Hundreds line Northumberland streets to say farewell to World Cup hero Jack Charlton
Hundreds lined a Northumberland town’s streets today to pay an emotional farewell to England World Cup football winner Jack Charlton.
Jack Charlton passed through his home town of Ashington this morning for the final time as his funeral cortege made its way to West Road Crematorium, in Newcastle.
Football fans gathered by the side of the road on Tuesday, July 21, to pay their respects as the procession slowly drove along the sunny streets.
Only 20 mourners were allowed inside the crematorium for the service due to coronavirus restrictions.
But his home town was still crowded with locals keen to say their final goodbyes.
The 85-year-old former defender, known as Big Jack, peacefully passed away on July 10 after a battle with illness.
Charlton's playing days saw him lift England's only ever World Cup in 1966 next to brother Sir Bobby, 82, who was not present at the funeral.
It read: "Rest in peace Jack. Sending our deepest sympathies. From Bobby, Norma and Family."
Aside from England glory, centre-half Charlton was also part of Leeds United’s successful side of the 1960s-70s before going on to manage Middlesbrough, Sheffield Wednesday, Newcastle United and the Republic of Ireland.
John Dunn, Secretary of the Hirst Welfare Centre, home to Ashington AFC juniors, where the cortege briefly stopped, said it was a fitting turn out.
The 64-year-old added: "He was quite involved when we opened. He came for the cutting of the ribbon and helped us at the start.
"Every now and again he would just turn up.
"I knew him more in later life, but he was one hell of a sportsman and played almost 800 games for Leeds. But as a human being he was just an absolute treasure.

Material supplied
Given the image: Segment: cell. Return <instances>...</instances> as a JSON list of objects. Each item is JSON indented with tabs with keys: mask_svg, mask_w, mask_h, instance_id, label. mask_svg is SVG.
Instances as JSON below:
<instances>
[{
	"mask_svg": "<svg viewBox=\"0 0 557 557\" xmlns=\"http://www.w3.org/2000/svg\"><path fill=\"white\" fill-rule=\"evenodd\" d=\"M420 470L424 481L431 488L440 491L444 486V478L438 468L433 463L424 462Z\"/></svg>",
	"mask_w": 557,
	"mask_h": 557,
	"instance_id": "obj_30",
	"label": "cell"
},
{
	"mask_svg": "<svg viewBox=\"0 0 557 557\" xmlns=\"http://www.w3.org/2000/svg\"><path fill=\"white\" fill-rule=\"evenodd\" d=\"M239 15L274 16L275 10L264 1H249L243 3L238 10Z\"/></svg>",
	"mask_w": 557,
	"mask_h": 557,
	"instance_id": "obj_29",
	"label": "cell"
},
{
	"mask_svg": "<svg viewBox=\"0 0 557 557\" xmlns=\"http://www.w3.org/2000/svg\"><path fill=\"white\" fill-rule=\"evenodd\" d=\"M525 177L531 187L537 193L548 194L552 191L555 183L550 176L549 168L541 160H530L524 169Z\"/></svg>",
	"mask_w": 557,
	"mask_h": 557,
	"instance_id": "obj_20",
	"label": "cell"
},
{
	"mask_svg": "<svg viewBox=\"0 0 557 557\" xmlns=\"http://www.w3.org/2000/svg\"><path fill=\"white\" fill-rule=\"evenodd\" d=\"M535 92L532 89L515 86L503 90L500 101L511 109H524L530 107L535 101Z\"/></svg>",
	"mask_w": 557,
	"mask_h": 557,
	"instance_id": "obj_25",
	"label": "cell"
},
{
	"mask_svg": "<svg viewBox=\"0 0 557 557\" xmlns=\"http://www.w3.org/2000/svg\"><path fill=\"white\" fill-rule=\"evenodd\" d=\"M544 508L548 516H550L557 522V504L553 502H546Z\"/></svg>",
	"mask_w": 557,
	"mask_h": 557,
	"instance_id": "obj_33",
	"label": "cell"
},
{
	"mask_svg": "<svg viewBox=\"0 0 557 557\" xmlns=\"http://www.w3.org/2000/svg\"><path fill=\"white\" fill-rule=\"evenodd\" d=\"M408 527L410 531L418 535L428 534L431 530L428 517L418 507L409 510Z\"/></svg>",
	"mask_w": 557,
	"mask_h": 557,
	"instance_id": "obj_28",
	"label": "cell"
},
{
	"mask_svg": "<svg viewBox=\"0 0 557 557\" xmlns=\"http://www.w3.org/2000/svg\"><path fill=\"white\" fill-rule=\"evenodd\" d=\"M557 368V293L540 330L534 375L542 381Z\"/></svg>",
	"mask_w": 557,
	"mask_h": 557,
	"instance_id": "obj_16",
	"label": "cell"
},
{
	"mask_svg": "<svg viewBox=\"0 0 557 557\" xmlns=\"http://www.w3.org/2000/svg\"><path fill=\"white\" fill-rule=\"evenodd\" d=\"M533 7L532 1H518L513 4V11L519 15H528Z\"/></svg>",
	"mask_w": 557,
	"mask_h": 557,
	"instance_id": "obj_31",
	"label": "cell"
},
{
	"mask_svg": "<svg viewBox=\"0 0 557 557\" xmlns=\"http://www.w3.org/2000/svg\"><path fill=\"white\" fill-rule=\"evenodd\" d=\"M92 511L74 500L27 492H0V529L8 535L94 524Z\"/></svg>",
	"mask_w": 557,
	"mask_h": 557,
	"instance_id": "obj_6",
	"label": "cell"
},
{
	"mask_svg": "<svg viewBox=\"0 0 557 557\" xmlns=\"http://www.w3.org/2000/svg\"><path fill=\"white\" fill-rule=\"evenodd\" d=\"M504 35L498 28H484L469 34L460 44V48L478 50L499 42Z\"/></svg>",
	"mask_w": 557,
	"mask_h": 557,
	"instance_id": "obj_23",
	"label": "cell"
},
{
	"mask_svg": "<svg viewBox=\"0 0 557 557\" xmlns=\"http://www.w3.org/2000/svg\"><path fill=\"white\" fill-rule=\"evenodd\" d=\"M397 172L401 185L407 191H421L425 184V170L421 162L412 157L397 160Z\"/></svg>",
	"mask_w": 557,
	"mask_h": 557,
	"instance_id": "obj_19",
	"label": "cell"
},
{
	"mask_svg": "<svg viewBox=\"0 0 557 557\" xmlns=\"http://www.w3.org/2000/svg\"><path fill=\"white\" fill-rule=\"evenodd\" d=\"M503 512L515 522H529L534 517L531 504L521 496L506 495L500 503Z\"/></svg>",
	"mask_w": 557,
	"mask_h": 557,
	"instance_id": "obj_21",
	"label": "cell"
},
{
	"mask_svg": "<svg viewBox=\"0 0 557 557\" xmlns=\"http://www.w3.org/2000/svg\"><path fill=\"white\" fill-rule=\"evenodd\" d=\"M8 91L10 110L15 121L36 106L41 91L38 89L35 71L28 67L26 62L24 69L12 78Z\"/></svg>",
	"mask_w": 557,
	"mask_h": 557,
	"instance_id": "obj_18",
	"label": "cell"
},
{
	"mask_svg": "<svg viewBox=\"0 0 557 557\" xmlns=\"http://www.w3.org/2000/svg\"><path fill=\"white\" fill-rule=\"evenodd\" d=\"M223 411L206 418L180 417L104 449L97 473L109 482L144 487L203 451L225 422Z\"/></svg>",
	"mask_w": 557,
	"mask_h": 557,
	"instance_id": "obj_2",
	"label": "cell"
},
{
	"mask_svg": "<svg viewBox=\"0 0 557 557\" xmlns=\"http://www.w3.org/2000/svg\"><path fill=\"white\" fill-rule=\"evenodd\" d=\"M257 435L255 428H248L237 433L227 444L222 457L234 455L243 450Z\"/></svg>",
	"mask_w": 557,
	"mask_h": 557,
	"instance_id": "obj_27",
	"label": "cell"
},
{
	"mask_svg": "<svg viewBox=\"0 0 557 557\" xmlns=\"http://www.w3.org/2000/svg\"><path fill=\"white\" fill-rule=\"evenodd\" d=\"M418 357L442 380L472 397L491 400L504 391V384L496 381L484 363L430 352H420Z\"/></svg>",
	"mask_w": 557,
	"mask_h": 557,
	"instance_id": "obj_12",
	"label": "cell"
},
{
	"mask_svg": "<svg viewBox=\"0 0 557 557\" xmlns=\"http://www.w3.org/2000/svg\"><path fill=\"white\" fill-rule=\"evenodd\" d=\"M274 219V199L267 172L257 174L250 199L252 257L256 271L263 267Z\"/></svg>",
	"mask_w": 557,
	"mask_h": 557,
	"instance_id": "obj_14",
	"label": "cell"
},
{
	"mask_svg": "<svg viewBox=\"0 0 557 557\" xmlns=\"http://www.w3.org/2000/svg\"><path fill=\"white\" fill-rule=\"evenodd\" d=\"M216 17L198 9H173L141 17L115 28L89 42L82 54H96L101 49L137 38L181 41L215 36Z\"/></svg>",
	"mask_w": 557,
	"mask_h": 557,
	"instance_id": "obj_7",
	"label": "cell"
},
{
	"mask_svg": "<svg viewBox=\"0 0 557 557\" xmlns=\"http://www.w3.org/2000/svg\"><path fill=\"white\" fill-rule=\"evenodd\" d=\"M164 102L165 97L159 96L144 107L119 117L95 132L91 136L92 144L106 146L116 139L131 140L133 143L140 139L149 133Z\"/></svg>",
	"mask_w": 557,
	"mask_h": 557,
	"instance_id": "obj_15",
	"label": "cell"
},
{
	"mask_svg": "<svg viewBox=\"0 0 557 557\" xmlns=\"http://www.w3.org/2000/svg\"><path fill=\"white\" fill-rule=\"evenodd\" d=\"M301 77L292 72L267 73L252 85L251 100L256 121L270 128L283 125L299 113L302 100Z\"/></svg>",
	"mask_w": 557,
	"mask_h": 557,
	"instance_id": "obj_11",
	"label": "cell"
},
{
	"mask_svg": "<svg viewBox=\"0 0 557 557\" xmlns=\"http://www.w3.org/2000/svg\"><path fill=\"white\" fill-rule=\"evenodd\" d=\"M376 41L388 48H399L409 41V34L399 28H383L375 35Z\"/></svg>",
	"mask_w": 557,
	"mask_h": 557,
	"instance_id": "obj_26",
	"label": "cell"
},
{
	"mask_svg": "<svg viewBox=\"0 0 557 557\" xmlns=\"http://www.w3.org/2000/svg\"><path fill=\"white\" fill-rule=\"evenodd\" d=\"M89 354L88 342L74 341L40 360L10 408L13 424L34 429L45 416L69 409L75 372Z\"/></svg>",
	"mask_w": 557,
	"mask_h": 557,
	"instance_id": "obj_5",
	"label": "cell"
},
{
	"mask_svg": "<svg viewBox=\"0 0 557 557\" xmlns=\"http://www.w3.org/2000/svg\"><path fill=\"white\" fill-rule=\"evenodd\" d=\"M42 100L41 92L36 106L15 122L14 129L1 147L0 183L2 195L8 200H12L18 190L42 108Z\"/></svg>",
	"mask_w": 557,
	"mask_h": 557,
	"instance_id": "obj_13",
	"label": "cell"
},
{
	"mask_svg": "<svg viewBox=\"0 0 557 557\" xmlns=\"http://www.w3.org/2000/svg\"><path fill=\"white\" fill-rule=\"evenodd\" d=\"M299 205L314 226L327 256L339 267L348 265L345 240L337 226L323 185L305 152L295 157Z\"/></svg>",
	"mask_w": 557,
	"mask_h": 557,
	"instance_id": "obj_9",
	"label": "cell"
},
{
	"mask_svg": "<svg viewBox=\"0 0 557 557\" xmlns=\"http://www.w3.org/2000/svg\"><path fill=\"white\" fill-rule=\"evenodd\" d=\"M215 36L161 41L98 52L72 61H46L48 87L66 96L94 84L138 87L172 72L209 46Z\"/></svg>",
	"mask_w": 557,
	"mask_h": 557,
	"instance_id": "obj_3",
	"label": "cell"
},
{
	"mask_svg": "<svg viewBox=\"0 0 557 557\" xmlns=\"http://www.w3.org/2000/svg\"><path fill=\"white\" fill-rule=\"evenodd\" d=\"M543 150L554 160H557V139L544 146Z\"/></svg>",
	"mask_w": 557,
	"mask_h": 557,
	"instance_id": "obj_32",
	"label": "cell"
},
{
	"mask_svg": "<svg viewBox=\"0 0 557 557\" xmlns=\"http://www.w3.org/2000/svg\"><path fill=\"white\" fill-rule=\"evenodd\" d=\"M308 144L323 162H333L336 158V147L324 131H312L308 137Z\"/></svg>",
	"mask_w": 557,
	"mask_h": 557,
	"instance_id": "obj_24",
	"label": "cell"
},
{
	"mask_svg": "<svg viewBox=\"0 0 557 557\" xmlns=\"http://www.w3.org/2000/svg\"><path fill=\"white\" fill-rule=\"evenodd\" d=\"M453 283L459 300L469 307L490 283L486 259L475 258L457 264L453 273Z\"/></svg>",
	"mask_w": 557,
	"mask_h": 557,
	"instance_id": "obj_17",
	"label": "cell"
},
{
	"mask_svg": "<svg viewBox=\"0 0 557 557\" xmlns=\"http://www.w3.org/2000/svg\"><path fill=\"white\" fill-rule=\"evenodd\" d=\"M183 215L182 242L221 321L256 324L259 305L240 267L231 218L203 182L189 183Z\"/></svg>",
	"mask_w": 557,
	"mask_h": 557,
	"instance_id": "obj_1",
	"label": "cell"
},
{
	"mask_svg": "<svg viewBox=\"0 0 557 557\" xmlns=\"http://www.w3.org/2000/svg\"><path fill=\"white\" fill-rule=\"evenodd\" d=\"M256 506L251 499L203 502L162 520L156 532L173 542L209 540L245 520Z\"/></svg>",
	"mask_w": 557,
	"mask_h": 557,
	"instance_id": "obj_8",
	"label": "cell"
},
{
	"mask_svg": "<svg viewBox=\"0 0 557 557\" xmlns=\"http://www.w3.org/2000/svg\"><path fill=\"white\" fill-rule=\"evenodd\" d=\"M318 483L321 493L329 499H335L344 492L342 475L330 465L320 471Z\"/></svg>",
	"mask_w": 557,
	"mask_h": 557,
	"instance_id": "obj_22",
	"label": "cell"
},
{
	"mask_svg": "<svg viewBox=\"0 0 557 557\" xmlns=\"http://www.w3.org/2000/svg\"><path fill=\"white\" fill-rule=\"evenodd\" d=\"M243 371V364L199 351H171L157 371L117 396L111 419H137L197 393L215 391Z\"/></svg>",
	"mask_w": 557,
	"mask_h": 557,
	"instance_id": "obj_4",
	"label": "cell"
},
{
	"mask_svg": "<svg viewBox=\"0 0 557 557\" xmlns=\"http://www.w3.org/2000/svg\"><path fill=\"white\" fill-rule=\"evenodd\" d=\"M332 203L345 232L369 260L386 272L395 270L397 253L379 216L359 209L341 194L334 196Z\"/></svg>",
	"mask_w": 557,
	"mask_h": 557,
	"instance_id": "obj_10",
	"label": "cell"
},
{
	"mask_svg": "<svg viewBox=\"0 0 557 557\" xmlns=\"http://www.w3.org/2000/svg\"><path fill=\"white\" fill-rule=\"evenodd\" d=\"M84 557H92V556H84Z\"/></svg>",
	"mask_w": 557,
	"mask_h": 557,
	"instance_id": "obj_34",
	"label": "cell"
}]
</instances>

Complete the following
A. List the teams that the article on Jack Charlton's funeral says he went on to manage.
B. Decide whether each statement agrees with the article on Jack Charlton's funeral, answering yes or no and quoting the deciding words: (i) No more than 20 mourners could attend the crematorium service. (ii) Sir Bobby Charlton attended the funeral. (iii) John Dunn is 64 years old.
C. Pick up the article on Jack Charlton's funeral from its final sentence and carry it on.

Solved problems
A. Middlesbrough, Sheffield Wednesday, Newcastle United and the Republic of Ireland

B.
(i) Yes: "Only 20 mourners were allowed inside the crematorium for the service due to coronavirus restrictions."
(ii) No: "who was not present at the funeral."
(iii) Yes: "The 64-year-old added"

C.
"He was a great, great man and had time for everyone.
"He loved all the sports."
Another sporting star from Ashington, former England cricketer Stephen Harmison, also turned up to pay his respects.
The 41-year-old, who now lives just outside the town, managed Ashington Football Club in 2016 and has great memories of spending time with Jack, who came back to live in his home county.
He said: "Jack was such an iconic figure in this mining town, his achievements gave hope to other people.
"I was fortunate to spend a lot of time with him on a Friday afternoon after my retirement, even if it was just an hour a week, depending on how long it took wife Pat to get her hair done.
"You would leave his company feeling better about yourself and with a smile on your face.
"He still hadn't worked out how to use the coffee machine.”
Following the news of his death, a campaign was launched by residents of Ashington for a statue to be built in honour of both Jack and Sir Bobby, who are themselves the nephews of late Ashington-born Newcastle United legend Jackie Milburn.